[Dataset entries]
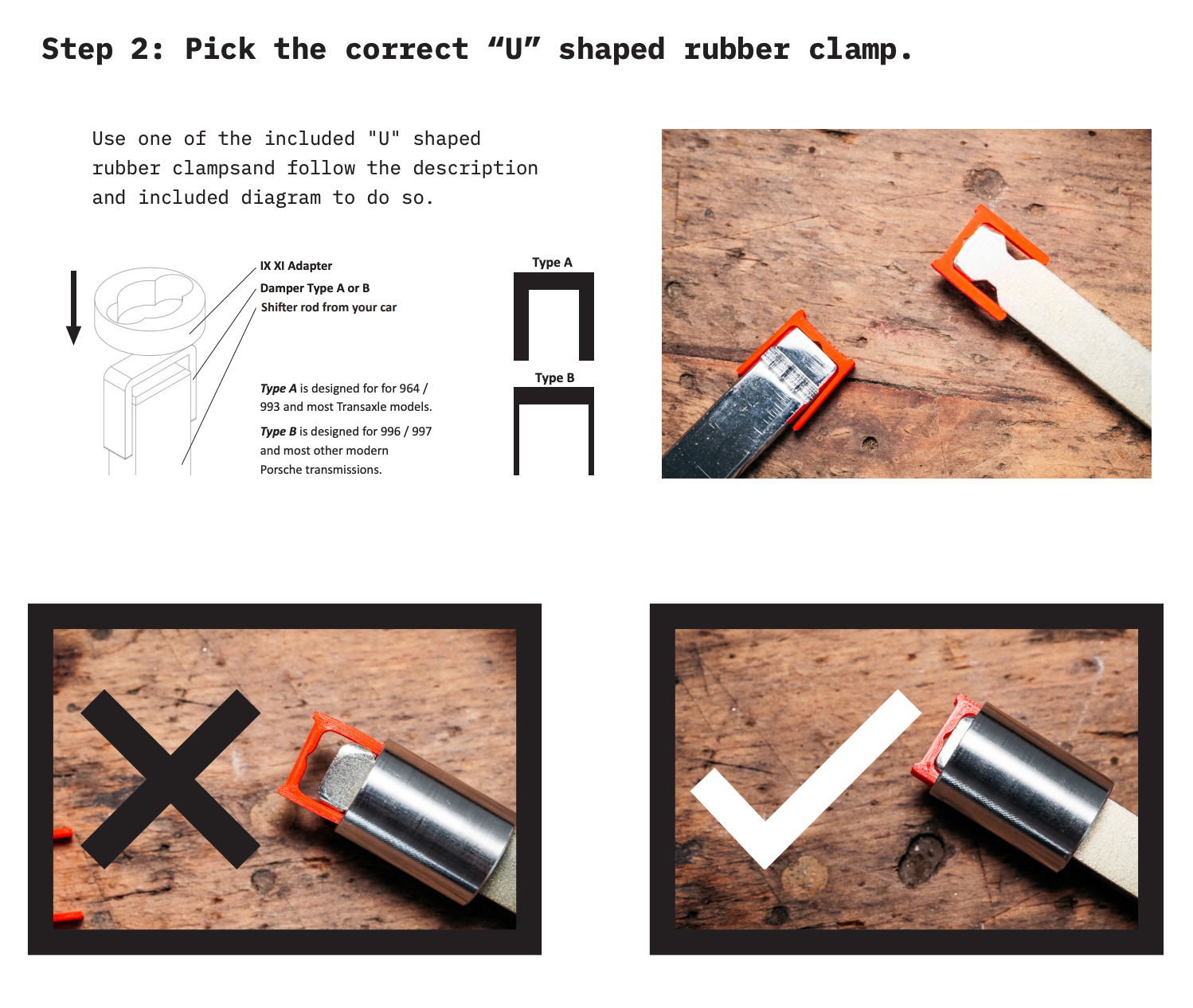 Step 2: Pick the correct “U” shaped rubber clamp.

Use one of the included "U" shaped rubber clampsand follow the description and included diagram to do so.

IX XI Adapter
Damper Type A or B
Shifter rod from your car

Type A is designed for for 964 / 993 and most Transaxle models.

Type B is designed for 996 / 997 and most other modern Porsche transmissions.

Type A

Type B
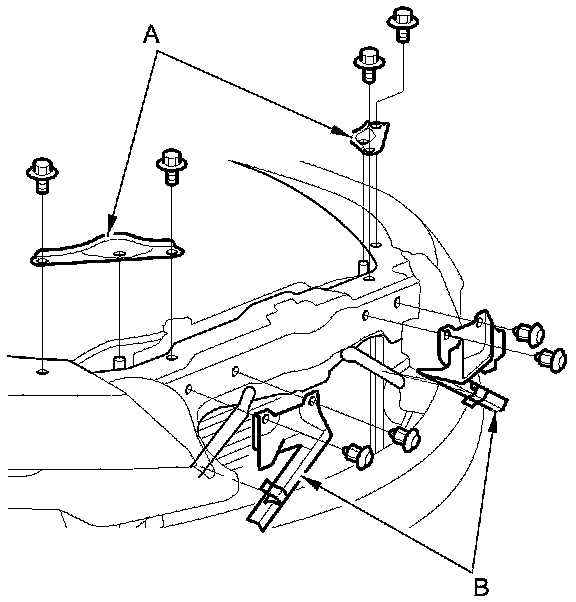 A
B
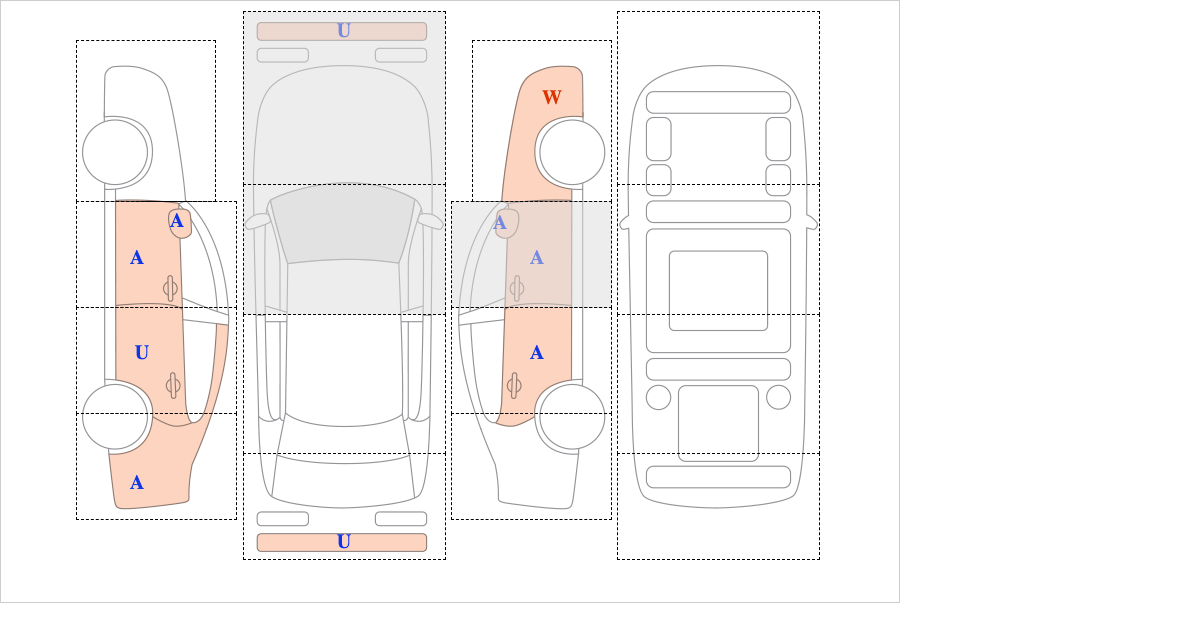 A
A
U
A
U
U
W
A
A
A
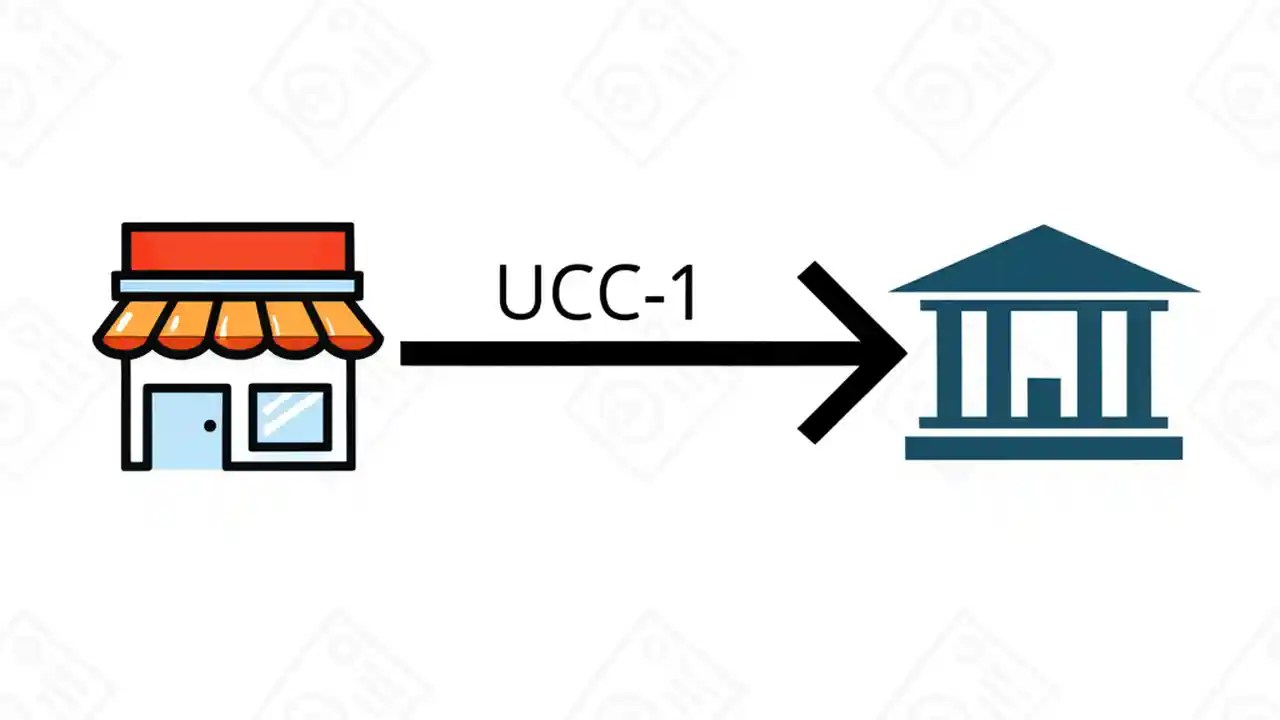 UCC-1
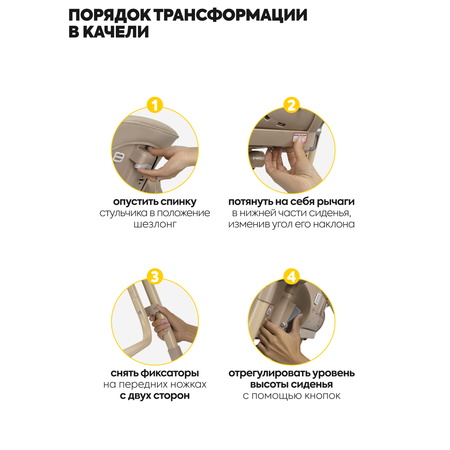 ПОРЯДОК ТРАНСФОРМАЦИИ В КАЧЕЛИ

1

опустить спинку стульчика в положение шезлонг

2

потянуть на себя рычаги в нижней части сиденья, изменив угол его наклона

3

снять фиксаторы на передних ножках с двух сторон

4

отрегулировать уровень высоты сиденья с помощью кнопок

---

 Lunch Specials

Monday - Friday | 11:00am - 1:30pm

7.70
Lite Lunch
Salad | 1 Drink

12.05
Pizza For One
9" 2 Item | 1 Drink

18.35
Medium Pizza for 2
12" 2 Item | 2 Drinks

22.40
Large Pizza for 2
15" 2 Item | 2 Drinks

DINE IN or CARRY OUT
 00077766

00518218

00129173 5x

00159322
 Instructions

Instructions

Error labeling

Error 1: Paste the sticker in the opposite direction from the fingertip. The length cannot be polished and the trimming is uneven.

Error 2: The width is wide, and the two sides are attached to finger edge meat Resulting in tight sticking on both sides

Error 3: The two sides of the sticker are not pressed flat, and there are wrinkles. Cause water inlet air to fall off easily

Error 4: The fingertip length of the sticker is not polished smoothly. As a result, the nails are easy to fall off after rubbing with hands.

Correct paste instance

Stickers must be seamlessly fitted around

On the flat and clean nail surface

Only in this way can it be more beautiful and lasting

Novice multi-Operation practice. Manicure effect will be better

--

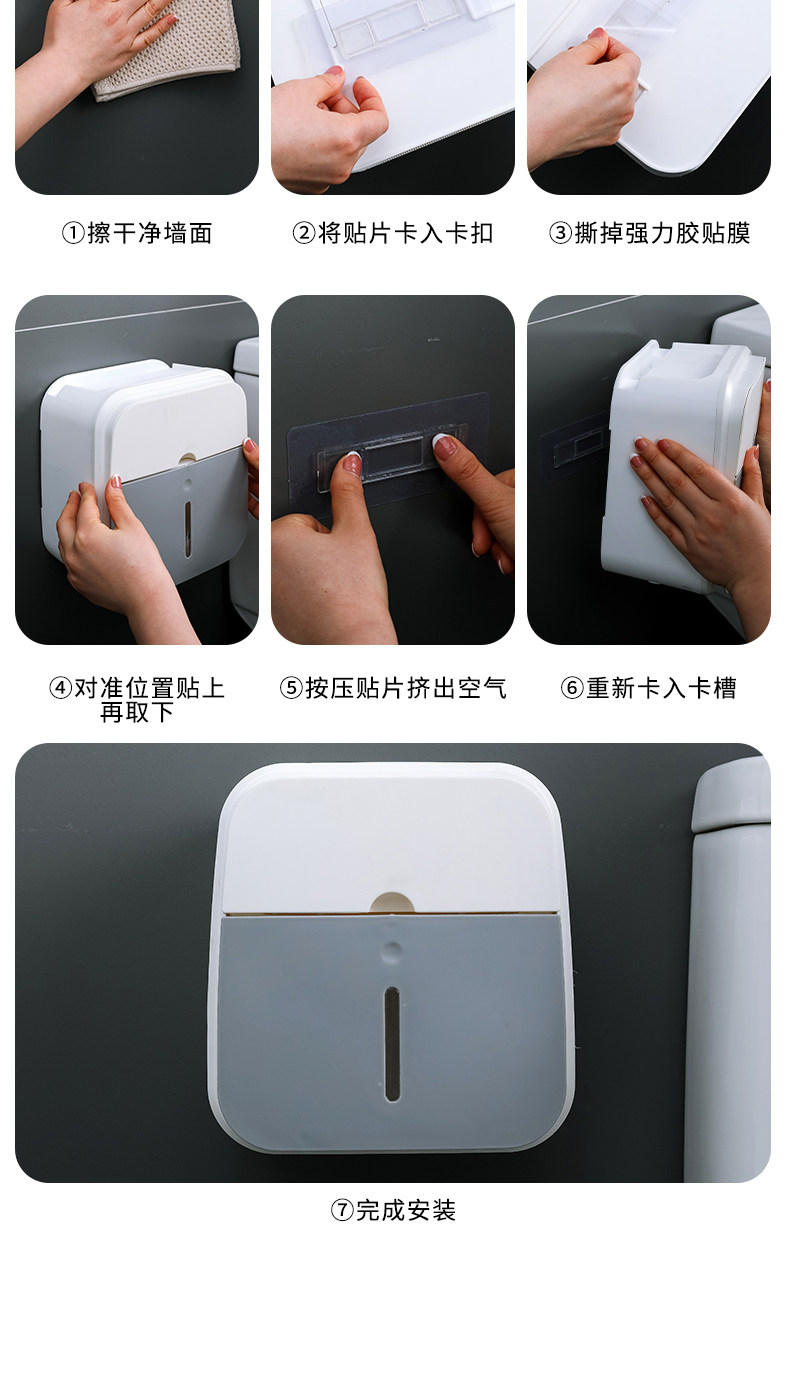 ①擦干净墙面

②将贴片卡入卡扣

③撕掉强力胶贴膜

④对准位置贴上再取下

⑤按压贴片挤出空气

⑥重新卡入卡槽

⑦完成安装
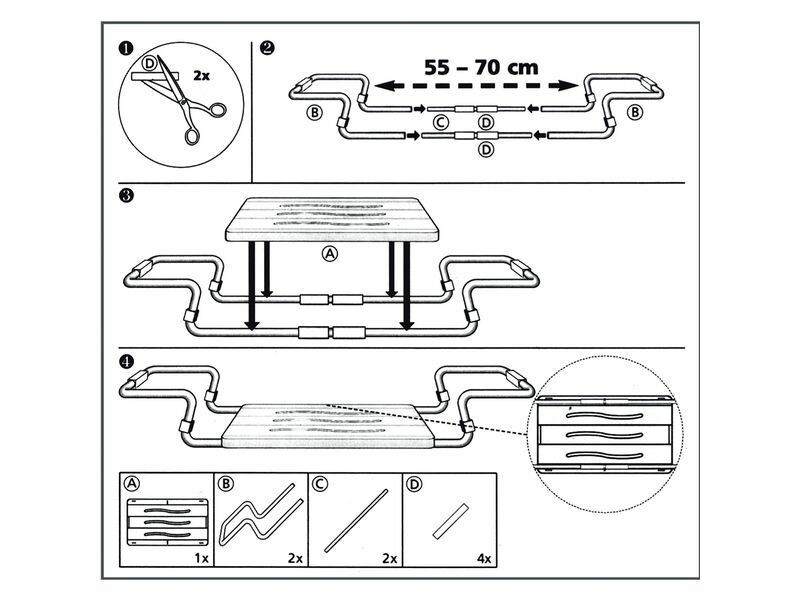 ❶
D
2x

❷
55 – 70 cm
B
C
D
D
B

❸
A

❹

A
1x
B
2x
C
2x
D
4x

• **WHAT TO PRODUCE**
From the line holding "Error labeling" to the line holding "Error 4: The", inclusive, restate each line above exactly as written.

• **SOLUTION BELOW**
Error labeling

Error 1: Paste the sticker in the opposite direction from the fingertip. The length cannot be polished and the trimming is uneven.

Error 2: The width is wide, and the two sides are attached to finger edge meat Resulting in tight sticking on both sides

Error 3: The two sides of the sticker are not pressed flat, and there are wrinkles. Cause water inlet air to fall off easily

Error 4: The fingertip length of the sticker is not polished smoothly. As a result, the nails are easy to fall off after rubbing with hands.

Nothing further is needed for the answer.